His parents took him to the doctor who ordered a number of tests that confirmed what no one wanted to hear: Carlo had an aggressive form of leukemia.
It moved quickly. After the diagnosis, as Carlo realized his life was coming to an end, he told his parents he wanted to offer his suffering for the church and the pope, adding, “There are people who suffer much more than me.” He saw the end of his life as a beginning. “In the Incarnation of Jesus,” he said, “death becomes life. In eternal life, something extraordinary awaits us.” He entered eternal life on October 12, 2006.
“God will reveal what he wants you to be,” his mother said.
I think God wanted him to be a hero. A friend. A role model.
A saint.
A saint who is very much one for our times.
As that Texas woman said: No visions. No stigmata. No tilma. But extraordinary devotion and love.
When Carlo died, there was a massive turnout for his funeral. His parents were overwhelmed. Some of the people who had come were not just classmates or neighbors or teachers. They were the homeless. The hungry. The beggars he had helped feed.
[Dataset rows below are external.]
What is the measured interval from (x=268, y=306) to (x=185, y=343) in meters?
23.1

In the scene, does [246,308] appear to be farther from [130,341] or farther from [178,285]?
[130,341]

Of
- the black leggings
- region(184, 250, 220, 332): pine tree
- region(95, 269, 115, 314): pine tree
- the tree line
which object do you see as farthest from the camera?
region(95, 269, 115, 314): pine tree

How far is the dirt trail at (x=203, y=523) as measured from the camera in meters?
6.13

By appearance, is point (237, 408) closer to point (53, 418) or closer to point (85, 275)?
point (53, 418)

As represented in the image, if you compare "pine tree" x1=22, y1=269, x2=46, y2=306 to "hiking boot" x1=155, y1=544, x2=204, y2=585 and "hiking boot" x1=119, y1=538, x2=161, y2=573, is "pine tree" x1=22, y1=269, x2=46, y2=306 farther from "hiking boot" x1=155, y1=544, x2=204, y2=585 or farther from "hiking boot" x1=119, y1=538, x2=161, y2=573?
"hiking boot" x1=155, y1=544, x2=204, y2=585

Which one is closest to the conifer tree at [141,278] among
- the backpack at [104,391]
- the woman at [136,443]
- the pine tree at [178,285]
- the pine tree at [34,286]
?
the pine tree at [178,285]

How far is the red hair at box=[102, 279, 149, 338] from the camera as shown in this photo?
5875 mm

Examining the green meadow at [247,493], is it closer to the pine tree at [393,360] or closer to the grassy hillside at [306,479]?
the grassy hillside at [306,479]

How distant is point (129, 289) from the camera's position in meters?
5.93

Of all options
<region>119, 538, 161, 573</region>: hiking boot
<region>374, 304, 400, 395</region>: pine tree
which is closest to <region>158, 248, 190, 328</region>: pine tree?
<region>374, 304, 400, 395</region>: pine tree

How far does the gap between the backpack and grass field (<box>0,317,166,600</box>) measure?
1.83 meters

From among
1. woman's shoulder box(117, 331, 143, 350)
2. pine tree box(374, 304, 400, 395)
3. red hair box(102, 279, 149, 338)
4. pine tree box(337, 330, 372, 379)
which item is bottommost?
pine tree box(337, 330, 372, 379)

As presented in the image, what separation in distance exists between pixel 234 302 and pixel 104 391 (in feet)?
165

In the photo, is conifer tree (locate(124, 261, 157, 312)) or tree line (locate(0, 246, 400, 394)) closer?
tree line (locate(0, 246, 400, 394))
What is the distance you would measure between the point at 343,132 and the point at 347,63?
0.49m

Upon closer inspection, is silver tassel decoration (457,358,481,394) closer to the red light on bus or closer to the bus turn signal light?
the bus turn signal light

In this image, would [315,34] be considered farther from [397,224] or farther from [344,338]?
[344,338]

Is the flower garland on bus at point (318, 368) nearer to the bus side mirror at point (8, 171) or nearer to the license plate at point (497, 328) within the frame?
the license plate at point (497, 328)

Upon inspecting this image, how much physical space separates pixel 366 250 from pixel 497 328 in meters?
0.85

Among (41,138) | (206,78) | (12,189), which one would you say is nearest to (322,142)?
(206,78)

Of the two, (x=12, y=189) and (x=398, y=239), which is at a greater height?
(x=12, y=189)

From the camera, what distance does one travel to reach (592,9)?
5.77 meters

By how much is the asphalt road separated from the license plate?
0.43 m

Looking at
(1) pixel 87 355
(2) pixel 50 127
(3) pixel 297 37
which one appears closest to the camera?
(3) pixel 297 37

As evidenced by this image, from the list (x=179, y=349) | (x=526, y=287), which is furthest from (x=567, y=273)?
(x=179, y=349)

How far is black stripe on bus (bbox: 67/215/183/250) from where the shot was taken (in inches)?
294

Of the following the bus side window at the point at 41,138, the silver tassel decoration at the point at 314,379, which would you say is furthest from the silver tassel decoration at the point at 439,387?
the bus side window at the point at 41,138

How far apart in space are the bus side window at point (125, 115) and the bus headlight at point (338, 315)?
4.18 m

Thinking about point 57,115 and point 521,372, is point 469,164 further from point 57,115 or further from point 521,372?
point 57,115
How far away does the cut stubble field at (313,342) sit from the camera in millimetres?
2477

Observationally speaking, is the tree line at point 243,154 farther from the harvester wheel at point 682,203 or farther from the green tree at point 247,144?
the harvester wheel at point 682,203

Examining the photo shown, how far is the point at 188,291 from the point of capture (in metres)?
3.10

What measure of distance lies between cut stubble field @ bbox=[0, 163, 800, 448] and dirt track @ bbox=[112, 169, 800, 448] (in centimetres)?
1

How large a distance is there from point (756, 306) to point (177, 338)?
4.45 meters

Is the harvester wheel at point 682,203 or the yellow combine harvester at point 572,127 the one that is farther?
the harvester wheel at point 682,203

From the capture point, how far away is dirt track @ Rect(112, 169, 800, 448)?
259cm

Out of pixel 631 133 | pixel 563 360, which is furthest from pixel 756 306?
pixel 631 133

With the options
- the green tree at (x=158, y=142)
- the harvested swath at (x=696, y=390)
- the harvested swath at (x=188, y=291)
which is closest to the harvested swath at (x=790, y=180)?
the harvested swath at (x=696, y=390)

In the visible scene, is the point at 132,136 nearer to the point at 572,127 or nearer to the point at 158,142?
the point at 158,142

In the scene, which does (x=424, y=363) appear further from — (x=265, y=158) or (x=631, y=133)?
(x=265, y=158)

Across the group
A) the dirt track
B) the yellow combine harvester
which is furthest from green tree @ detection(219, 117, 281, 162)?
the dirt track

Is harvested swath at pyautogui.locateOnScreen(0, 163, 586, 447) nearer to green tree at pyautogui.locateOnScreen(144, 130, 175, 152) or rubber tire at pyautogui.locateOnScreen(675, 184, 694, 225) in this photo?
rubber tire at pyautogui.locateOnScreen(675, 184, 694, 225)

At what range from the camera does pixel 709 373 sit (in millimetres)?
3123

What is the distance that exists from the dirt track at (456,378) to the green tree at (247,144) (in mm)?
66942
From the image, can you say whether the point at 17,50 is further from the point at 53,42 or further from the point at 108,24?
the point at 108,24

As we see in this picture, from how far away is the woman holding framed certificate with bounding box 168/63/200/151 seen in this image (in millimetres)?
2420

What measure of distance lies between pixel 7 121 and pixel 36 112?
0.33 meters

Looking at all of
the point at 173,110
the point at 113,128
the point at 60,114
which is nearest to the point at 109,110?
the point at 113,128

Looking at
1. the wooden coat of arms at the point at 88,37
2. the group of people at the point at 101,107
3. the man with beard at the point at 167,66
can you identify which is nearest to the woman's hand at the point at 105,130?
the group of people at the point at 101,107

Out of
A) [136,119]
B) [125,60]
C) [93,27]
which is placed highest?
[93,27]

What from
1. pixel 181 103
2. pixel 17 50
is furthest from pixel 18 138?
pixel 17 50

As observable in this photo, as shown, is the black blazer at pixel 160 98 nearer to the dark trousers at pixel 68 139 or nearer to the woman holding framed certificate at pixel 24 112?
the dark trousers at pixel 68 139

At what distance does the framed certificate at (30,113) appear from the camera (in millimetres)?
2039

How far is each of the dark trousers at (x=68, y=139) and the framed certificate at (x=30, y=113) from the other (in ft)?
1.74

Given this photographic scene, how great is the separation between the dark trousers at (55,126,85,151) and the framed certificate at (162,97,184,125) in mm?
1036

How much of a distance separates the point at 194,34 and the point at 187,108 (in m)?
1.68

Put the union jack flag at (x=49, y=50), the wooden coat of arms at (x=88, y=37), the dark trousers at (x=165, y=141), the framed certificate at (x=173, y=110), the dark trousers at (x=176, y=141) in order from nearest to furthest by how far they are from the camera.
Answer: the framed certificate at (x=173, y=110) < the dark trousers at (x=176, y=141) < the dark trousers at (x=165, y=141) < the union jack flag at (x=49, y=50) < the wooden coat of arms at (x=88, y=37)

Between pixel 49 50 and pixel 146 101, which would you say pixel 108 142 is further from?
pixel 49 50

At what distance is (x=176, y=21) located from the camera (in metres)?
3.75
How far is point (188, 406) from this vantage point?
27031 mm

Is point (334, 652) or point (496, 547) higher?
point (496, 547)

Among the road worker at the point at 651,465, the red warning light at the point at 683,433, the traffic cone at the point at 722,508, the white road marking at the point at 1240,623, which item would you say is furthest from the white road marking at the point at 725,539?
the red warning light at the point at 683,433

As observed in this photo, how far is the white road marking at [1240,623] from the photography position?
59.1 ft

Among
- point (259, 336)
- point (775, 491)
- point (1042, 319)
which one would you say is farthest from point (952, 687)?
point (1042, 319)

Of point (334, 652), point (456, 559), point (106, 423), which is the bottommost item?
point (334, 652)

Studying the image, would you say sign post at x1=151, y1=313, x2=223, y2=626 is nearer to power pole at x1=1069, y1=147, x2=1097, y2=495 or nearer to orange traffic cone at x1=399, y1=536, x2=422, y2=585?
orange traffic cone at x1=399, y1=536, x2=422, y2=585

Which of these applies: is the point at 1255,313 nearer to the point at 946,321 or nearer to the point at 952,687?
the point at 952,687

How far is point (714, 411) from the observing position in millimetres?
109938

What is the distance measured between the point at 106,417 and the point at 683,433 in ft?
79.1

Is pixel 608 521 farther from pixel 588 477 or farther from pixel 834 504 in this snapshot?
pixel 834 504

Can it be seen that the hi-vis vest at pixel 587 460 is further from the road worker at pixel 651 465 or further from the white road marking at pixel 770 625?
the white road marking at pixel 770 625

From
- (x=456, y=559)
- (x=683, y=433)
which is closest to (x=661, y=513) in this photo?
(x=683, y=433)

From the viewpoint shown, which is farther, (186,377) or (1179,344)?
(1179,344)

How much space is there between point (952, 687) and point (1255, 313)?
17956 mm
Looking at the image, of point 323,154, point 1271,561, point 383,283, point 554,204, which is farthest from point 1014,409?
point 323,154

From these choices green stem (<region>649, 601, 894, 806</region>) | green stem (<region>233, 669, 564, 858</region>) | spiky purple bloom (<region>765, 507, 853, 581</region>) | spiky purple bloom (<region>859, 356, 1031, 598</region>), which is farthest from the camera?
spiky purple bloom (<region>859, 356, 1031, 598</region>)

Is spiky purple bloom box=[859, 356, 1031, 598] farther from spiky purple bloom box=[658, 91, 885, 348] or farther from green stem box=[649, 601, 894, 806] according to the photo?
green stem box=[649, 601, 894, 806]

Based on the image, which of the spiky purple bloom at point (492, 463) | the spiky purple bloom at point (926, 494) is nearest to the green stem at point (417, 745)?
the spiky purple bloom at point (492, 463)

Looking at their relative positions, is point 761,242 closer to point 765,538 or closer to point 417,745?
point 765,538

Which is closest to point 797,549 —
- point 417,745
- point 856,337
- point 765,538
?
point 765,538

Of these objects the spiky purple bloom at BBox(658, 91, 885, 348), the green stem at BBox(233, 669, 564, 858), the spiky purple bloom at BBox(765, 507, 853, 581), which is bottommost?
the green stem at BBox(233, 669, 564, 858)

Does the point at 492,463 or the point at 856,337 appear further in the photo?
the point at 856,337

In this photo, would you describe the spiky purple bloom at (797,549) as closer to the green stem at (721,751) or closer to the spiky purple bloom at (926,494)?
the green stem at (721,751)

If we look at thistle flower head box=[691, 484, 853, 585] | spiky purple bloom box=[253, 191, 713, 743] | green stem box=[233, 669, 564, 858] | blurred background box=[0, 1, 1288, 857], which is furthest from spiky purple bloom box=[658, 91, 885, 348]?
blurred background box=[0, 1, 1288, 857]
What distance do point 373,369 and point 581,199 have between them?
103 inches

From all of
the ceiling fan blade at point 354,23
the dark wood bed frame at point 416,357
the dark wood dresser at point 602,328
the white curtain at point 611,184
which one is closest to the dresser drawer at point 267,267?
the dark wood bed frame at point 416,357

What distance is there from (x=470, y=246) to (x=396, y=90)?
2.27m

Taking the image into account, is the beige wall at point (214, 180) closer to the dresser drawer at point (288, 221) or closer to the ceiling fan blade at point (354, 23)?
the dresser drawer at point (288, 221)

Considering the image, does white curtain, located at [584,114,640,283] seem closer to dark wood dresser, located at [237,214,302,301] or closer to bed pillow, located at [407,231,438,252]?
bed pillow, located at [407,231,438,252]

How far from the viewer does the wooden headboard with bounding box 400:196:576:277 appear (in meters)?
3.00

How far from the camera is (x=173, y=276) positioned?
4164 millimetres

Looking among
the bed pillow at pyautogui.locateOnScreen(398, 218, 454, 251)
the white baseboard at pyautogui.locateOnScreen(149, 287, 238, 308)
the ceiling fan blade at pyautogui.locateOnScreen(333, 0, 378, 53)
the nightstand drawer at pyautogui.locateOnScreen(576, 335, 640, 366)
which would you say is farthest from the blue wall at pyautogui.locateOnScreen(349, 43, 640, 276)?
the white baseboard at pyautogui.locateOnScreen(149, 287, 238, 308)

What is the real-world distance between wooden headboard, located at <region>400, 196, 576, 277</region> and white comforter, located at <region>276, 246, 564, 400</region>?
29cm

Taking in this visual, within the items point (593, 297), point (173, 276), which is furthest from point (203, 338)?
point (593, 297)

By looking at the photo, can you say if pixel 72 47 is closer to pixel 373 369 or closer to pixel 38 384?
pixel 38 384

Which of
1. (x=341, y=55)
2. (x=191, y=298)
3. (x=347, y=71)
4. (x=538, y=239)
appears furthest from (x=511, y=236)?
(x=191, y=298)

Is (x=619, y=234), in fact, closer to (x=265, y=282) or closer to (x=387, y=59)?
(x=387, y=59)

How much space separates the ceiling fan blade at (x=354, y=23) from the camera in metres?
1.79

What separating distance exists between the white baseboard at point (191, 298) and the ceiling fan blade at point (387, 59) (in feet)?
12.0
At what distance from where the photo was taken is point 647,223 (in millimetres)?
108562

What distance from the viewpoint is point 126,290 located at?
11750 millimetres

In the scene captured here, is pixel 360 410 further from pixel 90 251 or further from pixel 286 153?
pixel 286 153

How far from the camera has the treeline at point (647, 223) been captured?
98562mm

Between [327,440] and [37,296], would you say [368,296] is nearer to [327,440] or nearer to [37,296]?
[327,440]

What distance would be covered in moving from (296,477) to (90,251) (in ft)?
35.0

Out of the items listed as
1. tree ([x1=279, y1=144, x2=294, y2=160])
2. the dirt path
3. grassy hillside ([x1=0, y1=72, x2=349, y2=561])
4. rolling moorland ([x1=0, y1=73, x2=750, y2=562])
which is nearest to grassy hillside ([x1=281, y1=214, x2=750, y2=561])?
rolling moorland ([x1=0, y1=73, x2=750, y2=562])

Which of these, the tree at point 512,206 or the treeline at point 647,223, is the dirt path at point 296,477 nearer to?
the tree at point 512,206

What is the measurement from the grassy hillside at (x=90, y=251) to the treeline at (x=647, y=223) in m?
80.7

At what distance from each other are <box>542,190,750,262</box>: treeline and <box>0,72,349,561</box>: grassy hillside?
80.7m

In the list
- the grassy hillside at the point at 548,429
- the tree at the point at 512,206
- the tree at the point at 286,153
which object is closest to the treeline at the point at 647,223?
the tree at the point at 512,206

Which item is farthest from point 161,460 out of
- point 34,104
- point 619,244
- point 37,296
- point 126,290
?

Carlo had remembered them. They came to let him know they remembered him.
This evening, I ask you: remember him. Remember his life and his lessons. Tell his story. Share his legacy. Make it matter.
The world needs more Blessed Carlos.
It needs more saints.
The beautiful moral of his life is that every one of us has that possibility within us. Enlivened by God’s grace, fortified by the Eucharist, inspired by models of holiness like Carlo Acutis, every one of us can rise to be something more.
Tonight, we have this blessed opportunity to remember that.
In a world tormented by pandemic and anxiety and war, Carlo gives us an urgent message for our times. His short life can serve as a parable of sacrifice and love — and a call to make every moment matter.
“Every minute that passes,” he once said, “is one minute less to become like God.”
With the Eucharist before us, may we seek like Carlo to fill the minutes of our lives with purpose, with prayer, with joy and with the love of Christ.